COMPLETE THE FOLLOWING
1. Print the stretch from "Instagram’s Reels is" through "users are sharing." in the passage on Instagram Reels, word for word.
2. Per the passage on Instagram Reels, in which places can Reels appear for a user?
3. Go on with the passage on Instagram Reels, starting after its last sentence.

EXTRACTED TEXT
Reels will also be featured on profiles as well as another way to discover the content. Reels can appear in a user’s Stories, Highlights, and within a Reels tab on their feed.
Instagram’s Reels is a different kind of content that your brand could share to their Stories or their Highlights. Reels is perfect for the brand that already has a TikTok marketing strategy in place. These brands can simply share and create according to their existing TikTok plan.
The matter becomes more complicated for brands who haven’t yet dipped their marketing toes into TikTok. While this type of short video content is becoming more and more prevalent in modern advertising, novice brands should wait until there is an established precedent for how to effectively use Reels for marketing.
The learning curve and retraining for users to adopt Instagram’s Reels might become a big struggle. TikTok as a platform is known for the scripted, yet unpolished, goofy content that the younger users are sharing.
According to TechCrunch, “TikTok is 100% about acting ridiculous just to make people smile, your personal image be damned. Instagram, and Instagrammers, may have to lose their artful, cool aesthetic to embrace the silliness of tomorrow’s social entertainment.”

SOURCE MATERIAL
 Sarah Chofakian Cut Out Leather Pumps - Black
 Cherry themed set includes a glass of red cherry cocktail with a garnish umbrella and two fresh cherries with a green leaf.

RESPONSES PER TASK
1.
Instagram’s Reels is a different kind of content that your brand could share to their Stories or their Highlights. Reels is perfect for the brand that already has a TikTok marketing strategy in place. These brands can simply share and create according to their existing TikTok plan.
The matter becomes more complicated for brands who haven’t yet dipped their marketing toes into TikTok. While this type of short video content is becoming more and more prevalent in modern advertising, novice brands should wait until there is an established precedent for how to effectively use Reels for marketing.
The learning curve and retraining for users to adopt Instagram’s Reels might become a big struggle. TikTok as a platform is known for the scripted, yet unpolished, goofy content that the younger users are sharing.

2. In a user's Stories, Highlights, and within a Reels tab on their feed.

3.
If you are one of those users obsessed with getting the perfect shot and capturing your aesthetic, then Reels may not be an enjoyable feature to adopt. It may seem too showy or too casual a format compared to what the average Instagram users are accustomed to.
These are not Facebook’s first attempts into creating additional apps. Facebook has long been trying to gain traction with certain demographics by launching different ways to share videos and photos. Some examples:
Whether Instagram’s Threads and Reels will gain the momentum they need to succeed is anyone’s guess. Our Instagram accounts may become the keys to a much larger family of apps. Instagram may soon have a collection of editing apps, live video apps, and other popular sharing features.
Some brands can choose to wait on adopting new features until they have a bit more of a track record. However, early adopters of these Instagram features may be the ones to reap the rewards. It’s anyone’s guess how the future will unfold.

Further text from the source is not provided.